A Study to Test How Different Doses of BI 685509 Are Tolerated in Patients With Liver Problems

NCT03842761 | Completed Phase 1 FDA Drug

• 1 other identifier: 1366-0020
• Study Type: interventional
• Target: 64
• Locations: 1 country
• Sites: 1

Brief Summary

The primary objective of this trial is the evaluation of safety and tolerability in patients with mild to moderate hepatic impairment \[Child-Turcotte-Pugh (CTP) classification A and B\] over different dose regimes of BI 685509 compared to placebo.
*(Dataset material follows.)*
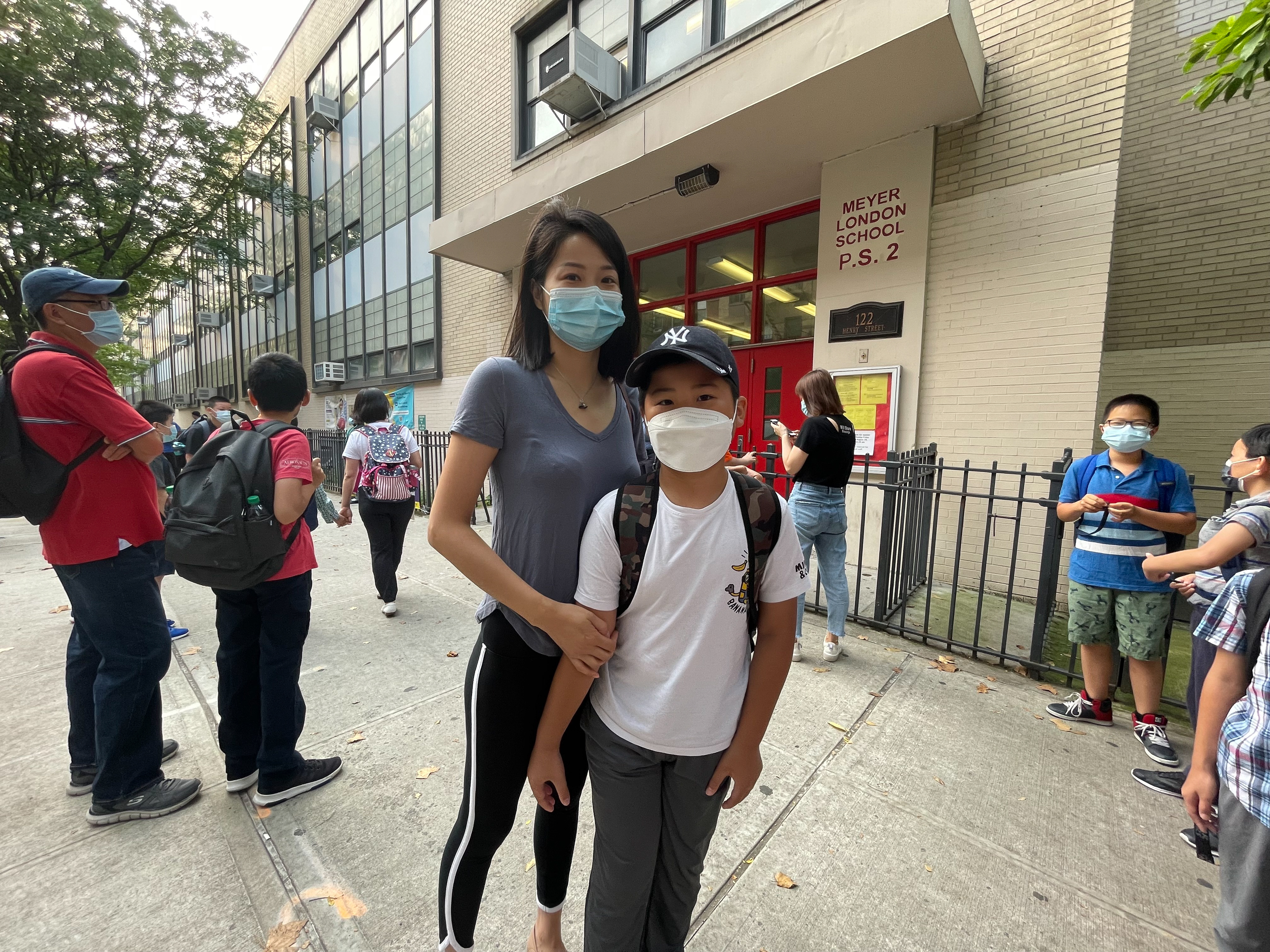 A woman and her son stand in front of a school building among other parents and children for a summer program, all wearing protective masks.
A secondary objective is to investigate pharmacokinetics of different doses of BI 685509 in patients with mild to moderate hepatic impairment (CTP A and CTP B). In addition, another secondary objective is to compare safety, tolerability, and pharmacokinetics in patients with mild to moderate hepatic impairment (CTP A and CTP B) of single BI 685509 dose to individually matched healthy volunteers

Conditions

Healthy; Hepatic Insufficiency

Outcome Measures

Primary Outcomes (1)

• The percentage of subjects with drug-related Adverse Events (AEs) among different dose regimes over each up-titration

  Up to day 28

Secondary Outcomes (8)

• AUC0-tz (area under the concentration-time curve of the analyte in plasma over the time interval from 0 to time of the last quantifiable data point)
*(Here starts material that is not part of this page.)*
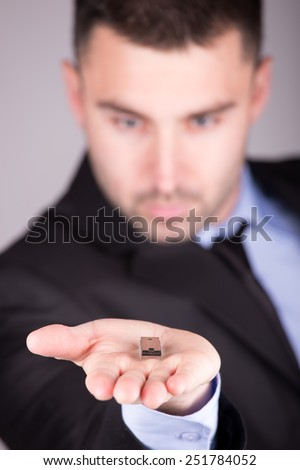 Young electronic engineer holding computer microchip. Focus on chip - stock photo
  Baseline and Up to 72 hours

• Cmax (maximum measured concentration of the analyte in plasma)

  Up to 72 hours

• AUCτ,ss (area under the concentration-time curve of the analyte in plasma at steady state over a uniform dosing interval τ) [AUCτ,ss will be AUC0-12,ss for bid dosing]

  Up to 72 hours

• Cmax,ss (maximum measured concentration of the analyte in plasma at steady)

  Up to 72 hours

• Change from baseline in seated systolic blood pressure (SBP)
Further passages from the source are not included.